Salary summary has been saved to salary_summary_sorted_1.xlsx


## Format File

In [118]:
# Load the workbook and adjust column width
from openpyxl.utils import get_column_letter
from openpyxl import load_workbook

wb = load_workbook('salary_summary_sorted_1.xlsx')
ws = wb.active

# Adjust the width of the columns based on the max length of data in each column
for col in ws.columns:
    max_length = 0
    column = col[0].column_letter  # Get the column letter
    for cell in col:
        try:
            # Find the maximum length of the data in the column
            max_length = max(max_length, len(str(cell.value)))
        except:
            pass
    adjusted_width = max_length + 2  # Add some padding to the width
    ws.column_dimensions[column].width = adjusted_width

# Save the updated workbook
wb.save('salary_summary_sorted_2.xlsx')

print(f"Salary summary with adjusted column widths has been saved to {'salary_summary_sorted_2.xlsx'}")

Salary summary with adjusted column widths has been saved to salary_summary_sorted_2.xlsx


In [119]:
#making a bar chart
from openpyxl.utils import get_column_letter
from openpyxl import load_workbook
from openpyxl.chart import BarChart, Reference

# Load the workbook and adjust column width

wb = load_workbook('salary_summary_sorted_2.xlsx')
ws = wb.active

# Adjust the width of the columns based on the max length of data in each column
for col in ws.columns:
    max_length = 0
    column = col[0].column_letter  # Get the column letter
    for cell in col:
        try:
            # Find the maximum length of the data in the column
            max_length = max(max_length, len(str(cell.value)))
        except:
            pass
    adjusted_width = max_length + 2  # Add some padding to the width
    ws.column_dimensions[column].width = adjusted_width

# Create a new worksheet for the chart
if 'chart' in wb.sheetnames:
    chart_ws = wb['chart']
else:
    chart_ws = wb.create_sheet('chart')

# Adding a bar chart for the salary data on the new 'chart' worksheet
# Assuming that the "Total Salary" is in Column B, starting from row 2 (and row 1 contains headers)

# Create a bar chart object
chart = BarChart()

# Define the data range for the chart (e.g., Total Salary in column B)
# The header is in row 1, and the data starts from row 2, continuing to ws.max_row
data = Reference(ws, min_col=2, min_row=1, max_row=ws.max_row)

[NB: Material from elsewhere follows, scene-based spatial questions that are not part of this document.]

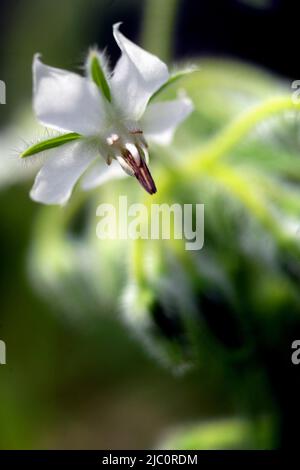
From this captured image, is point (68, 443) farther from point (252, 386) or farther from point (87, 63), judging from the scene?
point (87, 63)

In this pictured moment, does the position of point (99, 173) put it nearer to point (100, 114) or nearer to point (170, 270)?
point (100, 114)

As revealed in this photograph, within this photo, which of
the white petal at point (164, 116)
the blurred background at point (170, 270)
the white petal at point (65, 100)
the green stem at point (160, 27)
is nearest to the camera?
the white petal at point (65, 100)

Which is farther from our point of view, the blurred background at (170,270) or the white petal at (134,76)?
the blurred background at (170,270)

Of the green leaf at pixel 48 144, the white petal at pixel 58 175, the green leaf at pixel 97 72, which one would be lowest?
the white petal at pixel 58 175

# Define the categories for the chart (Department names in Column A)
categories = Reference(ws, min_col=1, min_row=2, max_row=ws.max_row)

# Add data and categories to the chart
chart.add_data(data, titles_from_data=True)  # Including the header for data title
chart.set_categories(categories)

# Set the title of the chart and the labels
chart.title = "Total Salary by Department"
chart.x_axis.title = "Department"
chart.y_axis.title = "Total Salary"

# Position the chart on the new 'chart' sheet, starting at cell A1
chart_ws.add_chart(chart, "A1")

# Save the updated workbook with the chart in the new tab
wb.save('salary_summary_sorted_3.xlsx')

print(f"Salary summary with a bar chart on a new 'chart' tab has been saved to {'salary_summary_sorted_3.xlsx'}")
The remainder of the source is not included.